◆ **Information provided**:
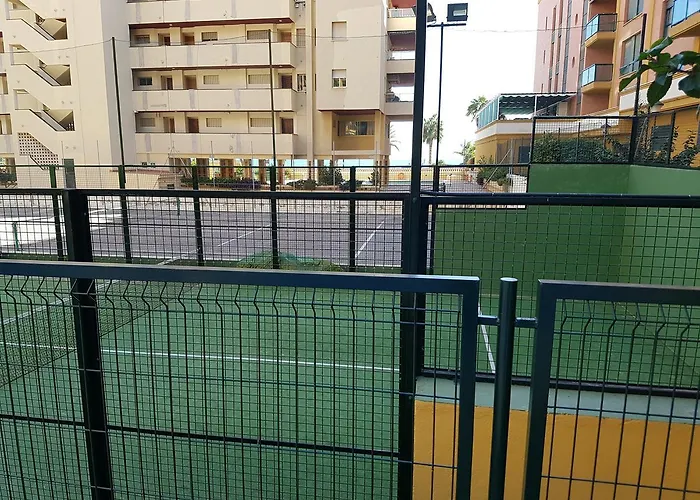 Bajondillo * Torremolinos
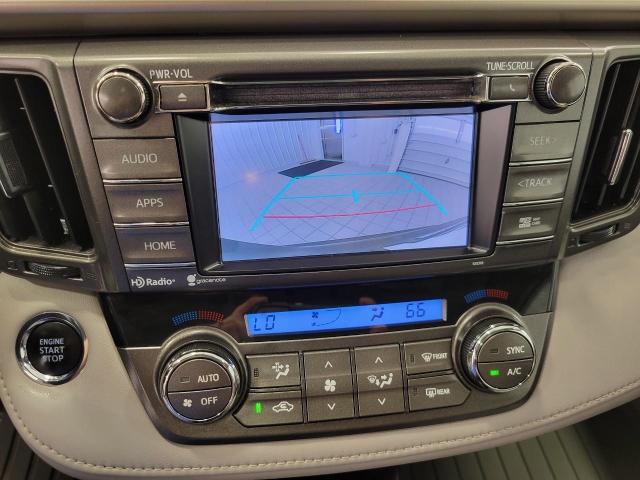 2015 Toyota RAV4 Vehicle Photo in Neenah, WI 54956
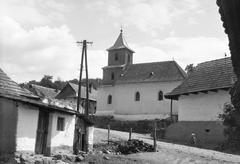 Magyarország, 1963, Gazda Anikó, Fortepan #308264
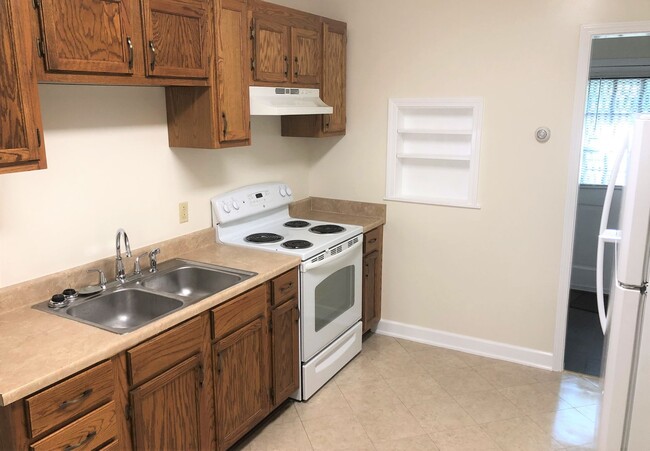 property at 917 Pawnee St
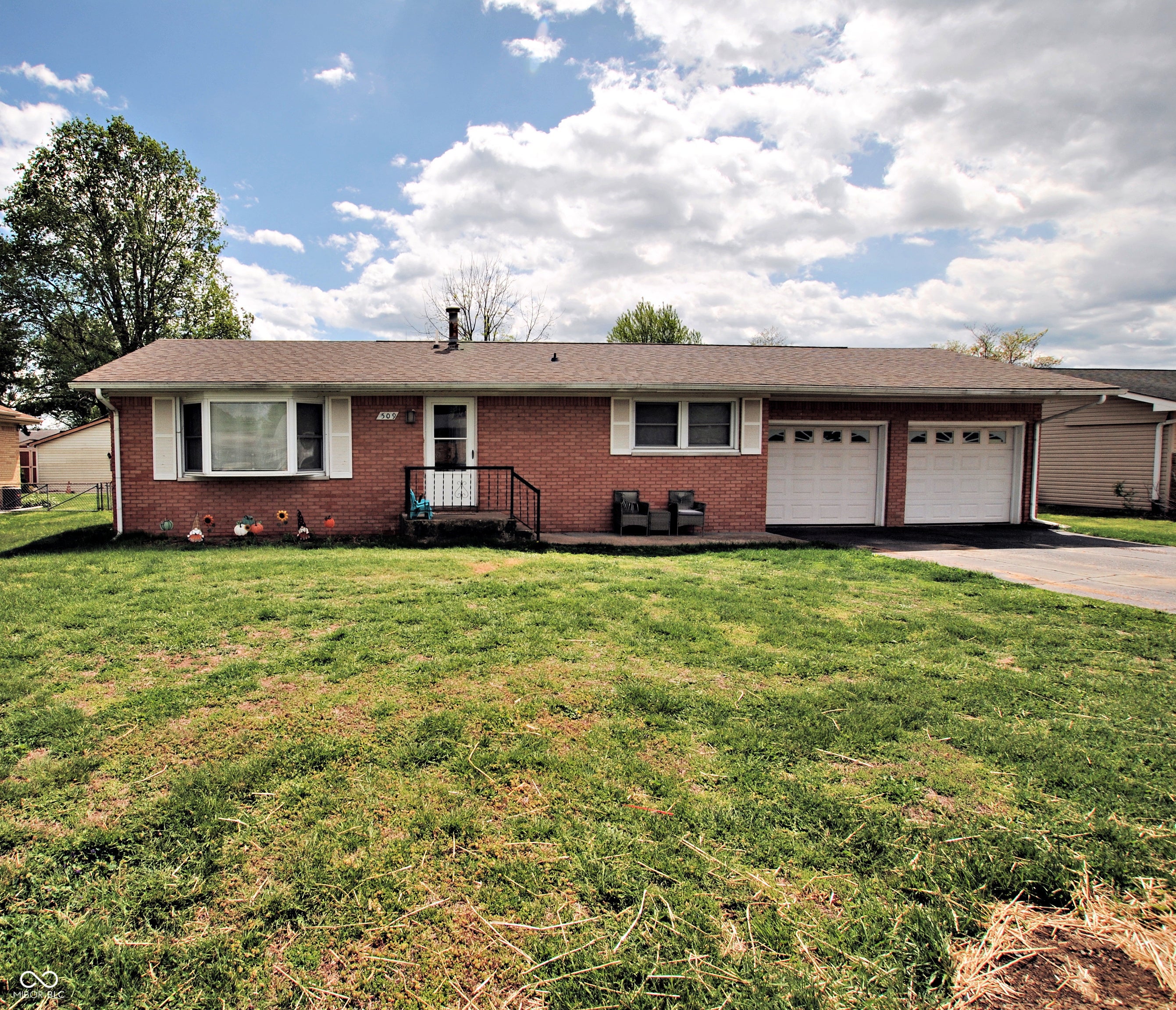 509 Anel Drive — photo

◆ **Assignment**: Each word of the data should be repeated exactly, and the pictures left out.

◆ **Solved problem**:
 Bajondillo * Torremolinos
 2015 Toyota RAV4 Vehicle Photo in Neenah, WI 54956
 Magyarország, 1963, Gazda Anikó, Fortepan #308264
 property at 917 Pawnee St
 509 Anel Drive — photo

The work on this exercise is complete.